No, it may seem silly, but what I find unforgivable can be perfectly illustrated by what appears at first to be a banal, routine, question:
https://forum.pine64.org/newreply.php?tid=13108
FEL mode is an insanely useful mode, it is built into the SoC and is effectively recovery mode, if no media is bootable this is the mode the device enters so we can fix it. The Pinebook Pro interestingly has taken the time to do what is 100% standard and provided a way to enter FEL mode by holding a combination of buttons. The PinePhone has, in a way that if you ask me sums the whole thing up, not bothered to do this simple thing, and this means they have produced a device with a VERY unusual design choice: if your OS is unbootable on the eMMC, to do anything about it we have to boot a diff OS from the SD card, and then sort it out ourselves. The natural (and 100% standard on every device that uses this SoC) way to deal with is it have a straightforward way (hold a button, some combo, like the PBP, so this is not news to the team) to enter FEL mode which among many other useful things, allows us to expose the eMMC as a block device via USB and fix things. The fact that Jumpdrive had to be developed to do the same thing as a bog-standard, mature, essential mode built into the SoC (and is still fundamentally flawed because it assumes the Phone is working) speaks for itself.
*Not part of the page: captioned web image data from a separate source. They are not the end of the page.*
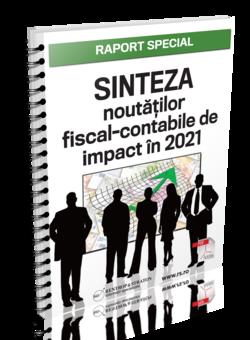 Sinteza noutatilor fiscal-contabile de impact in 2021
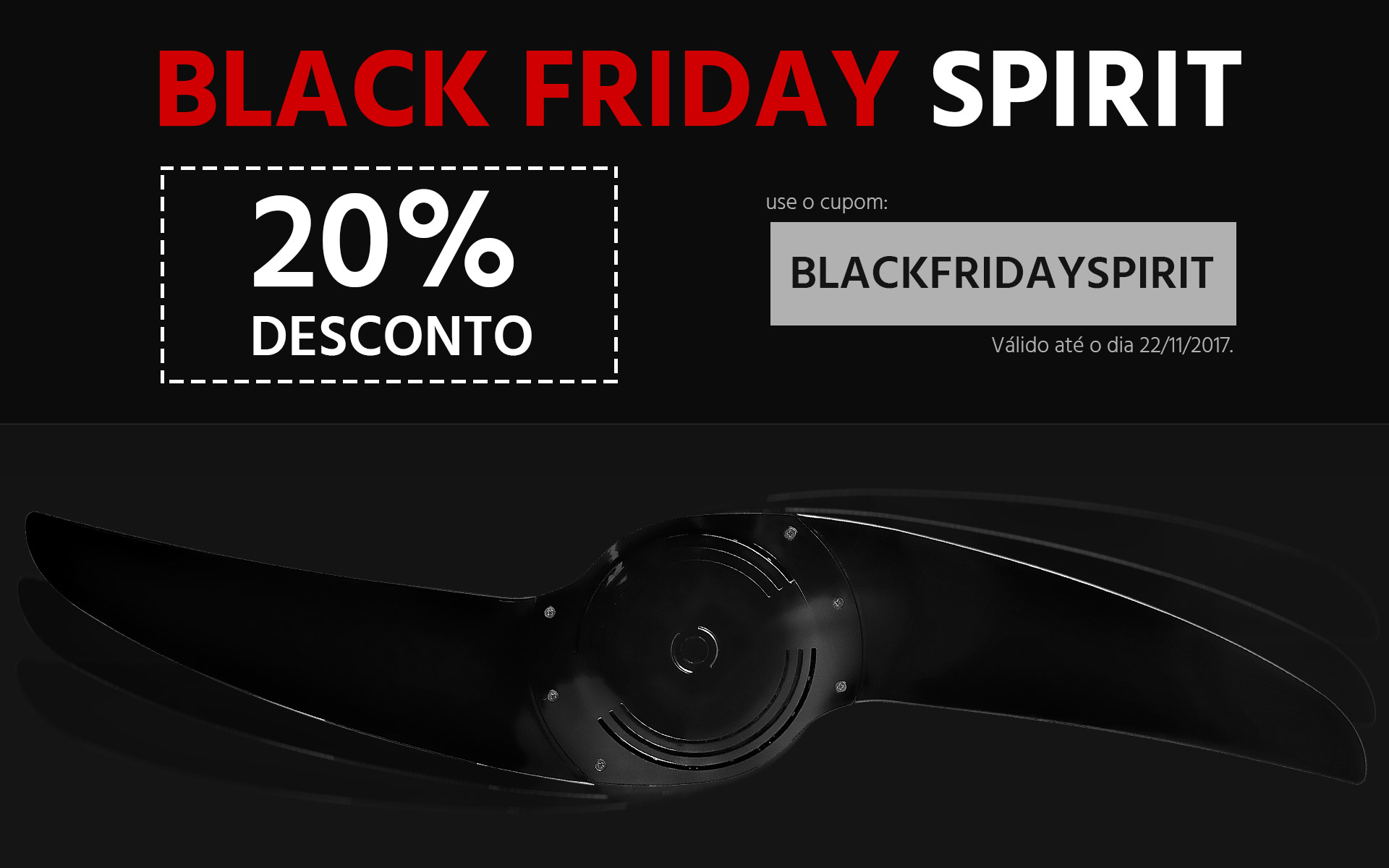 ventilador de teto Spirit - Blog Myspirit - Black Friday SPIRIT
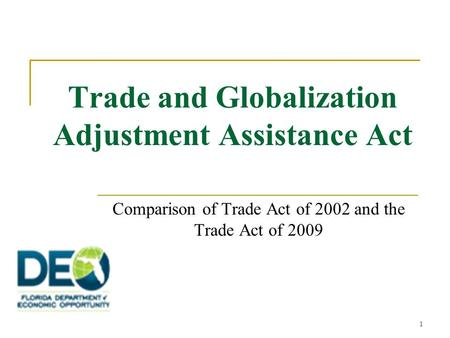 1 Trade and Globalization Adjustment Assistance Act Comparison of Trade Act of 2002 and the Trade Act of 2009.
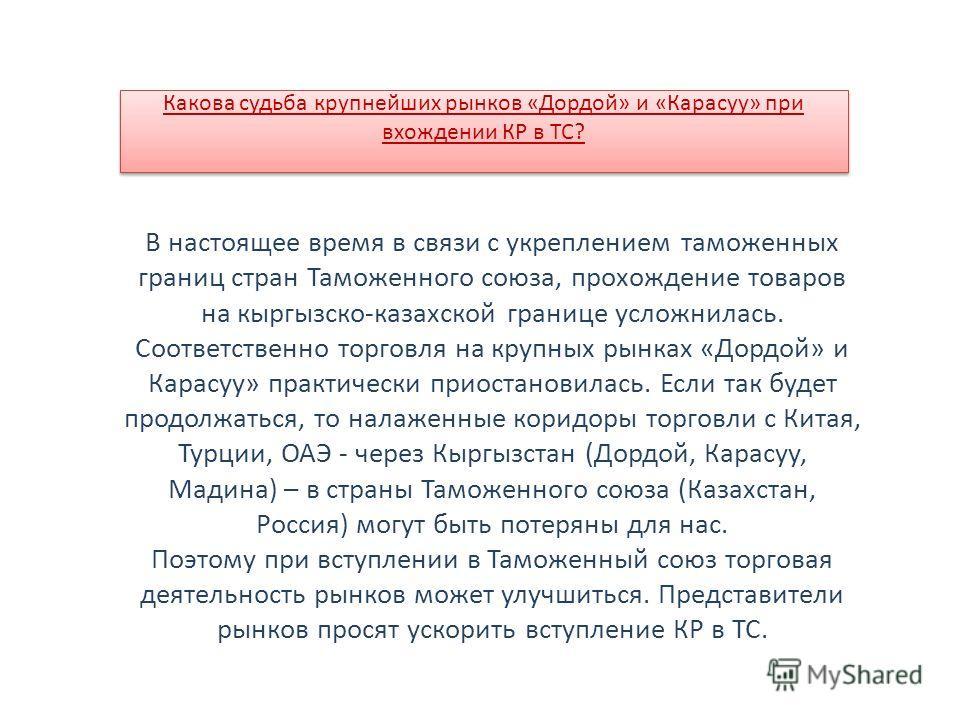 В настоящее время в связи с укреплением таможенных границ стран Таможенного союза, прохождение товаров на кыргызскомм-казахской границе усложнилась. Соответственно торговля на крупных рынках «Дордой» и Карасуу» практически приостановилась. Если так б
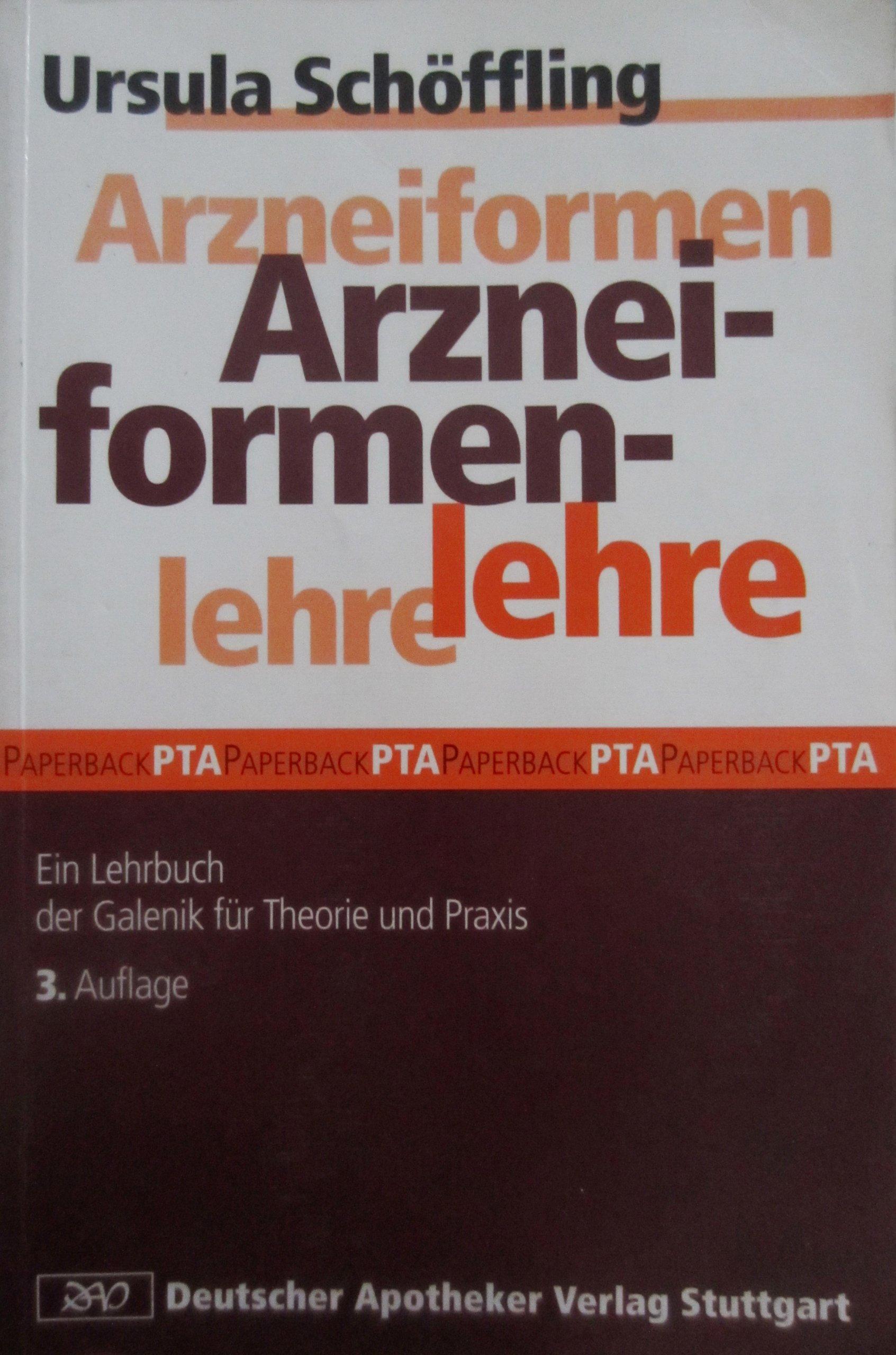 Arzneiformenlehre: Ein Lehrbuch der Galenik für Theorie und Praxis (Lernmaterialien)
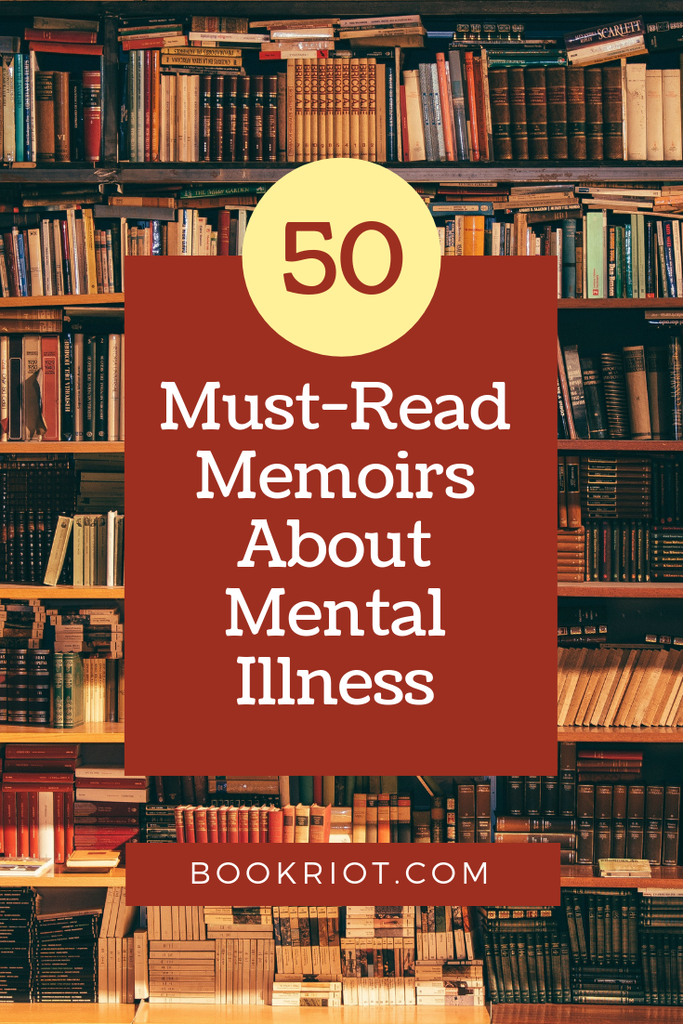 Discover the truth about living with mental illness with these 50 must-read memoirs. book lists | memoirs | true stories | books about mental illness | memoirs about mental illness | mental illness books | nonfiction books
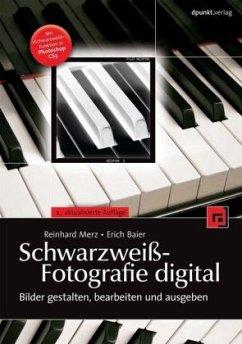 Schwarzweiß-Fotografie digital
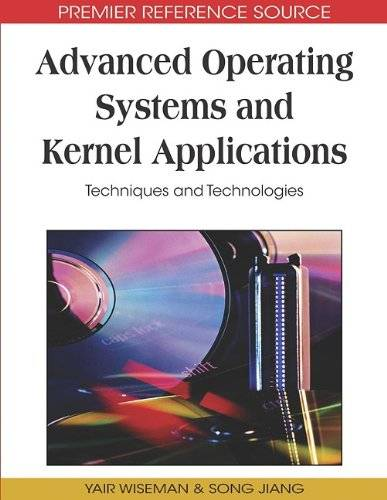 Advanced Operating Systems and Kernel Applications: Techniques and Technologies (Repost)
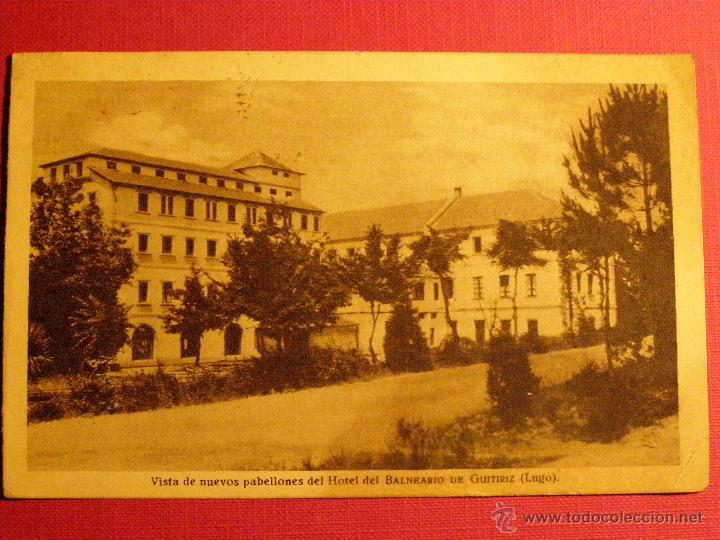 ANTIGUA POSTAL - GUITIRIZ - VISTA NUEVOS PABELLONES HOTEL DEL BALNEARIO - LUGO - ESCRITA - (Postales - Postales Temáticas - Hoteles y Balnearios)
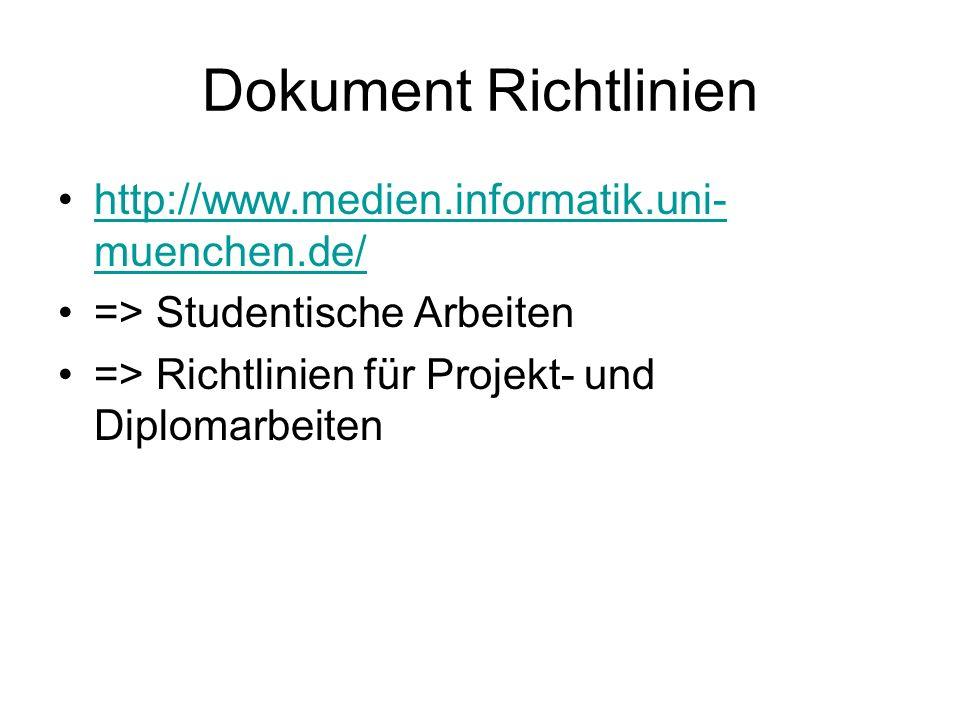 Dokument Richtlinien http://www.medien.informatik.uni- muenchen.de/http://www.medien.informatik.uni- muenchen.de/ => Studentische Arbeiten => Richtlin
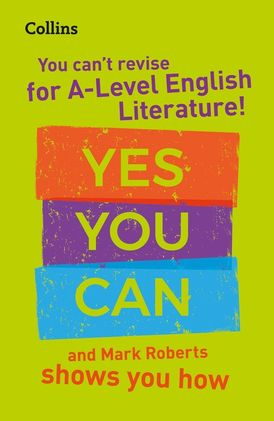 You can't revise for A Level English Literature! Yes you can, and Mark Roberts shows you how: For the 2022 exams (Collins A Level Revision)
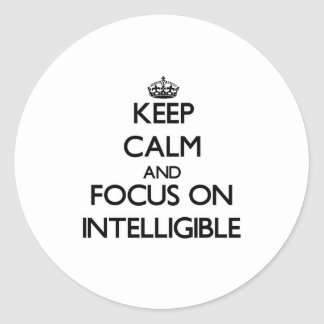 Keep Calm and focus on Intelligible Round Stickers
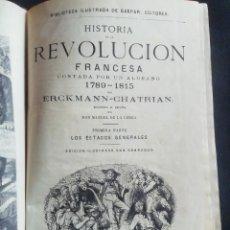 Libros antiguos: HISTORIA DE LA REVOLUCIÓN FRANCESA. ERCKMANN-CHATRIAN. GASPAR ED. 1881. Lote 224304187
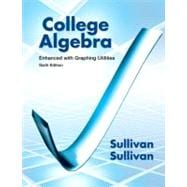College Algebra Enhanced with Graphing Utilities Plus NEW MyMathLab -- Access Card Package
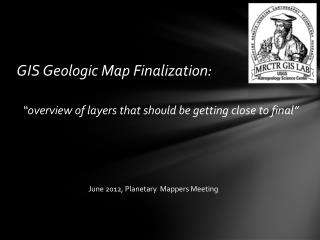 GIS Geologic Map Finalization: �overview of layers that should be getting close to final�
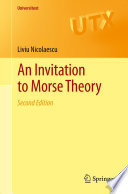 An Invitation to Morse Theory And Is Intended For A Graduate Course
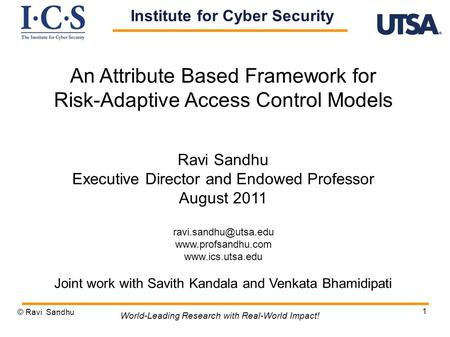 1 An Attribute Based Framework for Risk-Adaptive Access Control Models Ravi Sandhu Executive Director and Endowed Professor August 2011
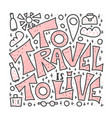 travel quote with doodle symbols in vector image vector image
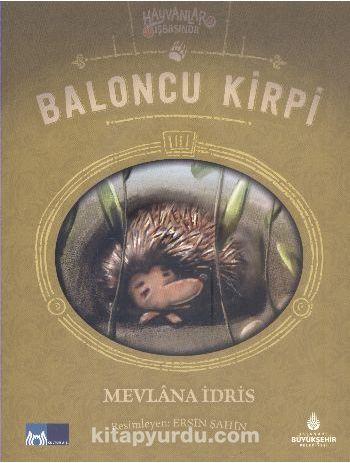 Baloncu Kirpi / Hayvanlar İş Başında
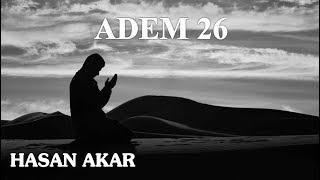 Hasan Akar - Adem 26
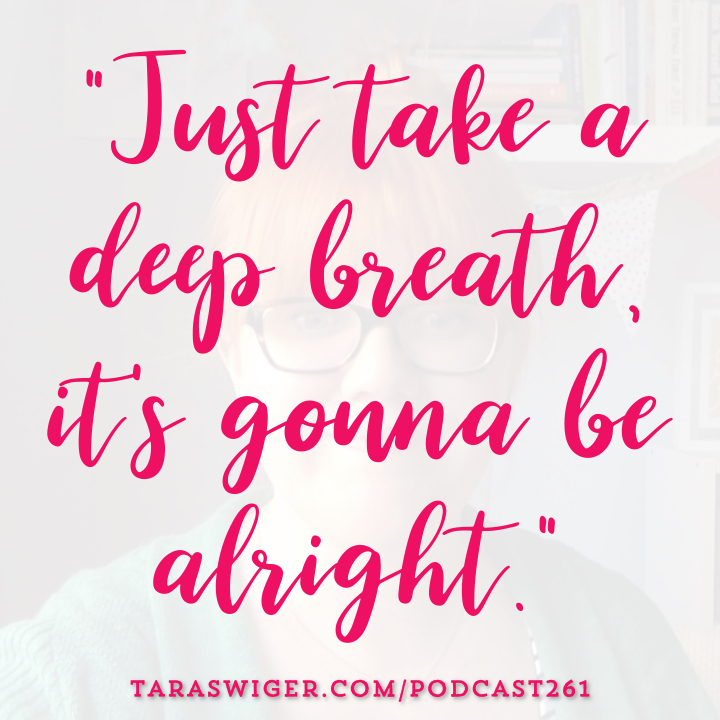 """Just Take a deep breath it's gonna be alright."" -Tara Swiger TaraSwiger.com/podcast261"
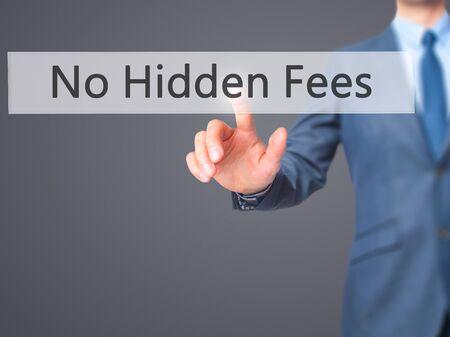 hidden fees: No Hidden Fees - Businessman hand pressing button on touch screen interface. Business, technology, internet concept. Stock Photo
Seems a bit of a needless effort for the author all because Pine couldn't be bothered to copy+paste from the PBP.
So if you break your install on the eMMC to fix it you are going to need: an unmodified fully-functional working PinePhone with a working SD reader, an SD card with a copy of Jumpdrive on it or (and it's not talked about, probably because people would start to ask for it like I am) the img to tell BootROM to enter FEL. Doesn't sound so onerous, but this is making assumptions I don't expect of a phone touting itself as one designed for hackers and people likely to want a sensibly designed kit that doesn't add real limitations out of laziness and a desire to make a buck.
it's silly and even arbitrary, but to me, it says that the PinePhone (and I think this is not representative of how Pine used to do business) is exploiting the community as much as it's fostering it (which it undoubtedly is). They're a good company who captured people's imagination and finally brought one of the most serious issues mobile's have today into the public eye. This is admirable, and the fact that they've stood on the shoulders of giants and reap the rewards of unsung heroes like librem is what open source is all about, but I think it's sad that the people who have benefitted the most from the amazing work done by the community have felt okay about producing a device that sells their work short, and now another... I wasn't going to post this but they were fed up with me in the chat and when I read the PinePhone Pro was coming out, and then I read the specs... I felt might as well make the post, at the very least somebody might tell me how to enter the now mythical FEL mode
It would not kill you to write proper documentation and ship your products in the way that every other company manages (getting them to people inside of 6 months).